If they ask you in the interview how you can apply your skills in “X, Y, and Z” to help the organization achieve growth and generate revenue, you’re probably interviewing for a higher-level position. At that level, you should be very clear and very specific on how you can help. What benefits do you bring to the table? Why should they hire you over someone else? If you can name 3-4 ways in which you would benefit the company in achieving those twin goals of growth and revenue, you’re in good shape.
That means that you better have expended considerable effort to research the company and the position before your interview. And you’ve moved into bonus territory if you’ve put that into a 30-60-90-day plan to show them how you plan to get started achieving success for them. There are lots of reasons why 30/60/90-day plans help you stand out, and this is a big one.

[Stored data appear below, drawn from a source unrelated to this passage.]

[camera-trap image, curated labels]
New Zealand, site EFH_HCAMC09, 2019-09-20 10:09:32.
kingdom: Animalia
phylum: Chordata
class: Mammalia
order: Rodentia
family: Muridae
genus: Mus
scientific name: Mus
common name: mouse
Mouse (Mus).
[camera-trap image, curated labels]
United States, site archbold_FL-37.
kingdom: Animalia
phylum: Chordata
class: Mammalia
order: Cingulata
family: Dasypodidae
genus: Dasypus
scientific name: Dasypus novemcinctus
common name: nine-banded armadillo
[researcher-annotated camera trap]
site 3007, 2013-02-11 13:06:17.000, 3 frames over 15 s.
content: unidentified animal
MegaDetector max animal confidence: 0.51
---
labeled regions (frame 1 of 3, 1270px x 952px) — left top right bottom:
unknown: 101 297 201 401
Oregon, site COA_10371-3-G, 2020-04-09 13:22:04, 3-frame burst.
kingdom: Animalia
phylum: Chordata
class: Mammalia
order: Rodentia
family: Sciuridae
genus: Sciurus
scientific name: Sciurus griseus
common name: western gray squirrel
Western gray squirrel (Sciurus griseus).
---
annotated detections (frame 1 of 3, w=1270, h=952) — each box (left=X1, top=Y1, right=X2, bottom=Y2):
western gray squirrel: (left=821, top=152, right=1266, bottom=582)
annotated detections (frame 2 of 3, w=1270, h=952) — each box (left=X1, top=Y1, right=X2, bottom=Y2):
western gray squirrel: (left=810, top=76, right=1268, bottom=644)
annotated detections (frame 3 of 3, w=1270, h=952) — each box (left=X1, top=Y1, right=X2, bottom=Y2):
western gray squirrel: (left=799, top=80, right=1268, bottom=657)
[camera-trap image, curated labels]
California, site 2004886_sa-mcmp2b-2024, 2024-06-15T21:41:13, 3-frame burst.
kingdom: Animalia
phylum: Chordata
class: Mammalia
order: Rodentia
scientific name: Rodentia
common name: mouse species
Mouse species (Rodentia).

But the truth is, this question about growth and revenue is important to answer for every position. Every position has financial value for the company, or it wouldn’t exist. There’s really only one purpose or mission for every job, and that’s to make the company money—either directly or as a supportive role. Every role contributes to the bottom line.
Even the janitor does his part by keeping the place spic-and-span so that customers enjoy and feel comfortable in that space (increasing revenue) and so that workplace accidents are kept to a minimum (reducing costs).
A waitress does not just serve food. She’s the face of the company that owns the restaurant. She directly affects the customer’s image and opinion of the business, and whether or not they come back.I was once asked by someone trying to stump me, “What about the person who puts the screws into the plane?” To them, that person was the lowest on the totem pole. In reality, that person is crucial to the success of the business. No one wants a plane falling apart in the sky, do they? That would definitely be bad for business.
So what does the role you’re applying for do for that business? How will your skills contribute to the growth of the business and generate more revenue?
If you understand how your job fits into the bigger picture goals and can show the interviewer how your skills contribute to those goals, you’re going to do very well.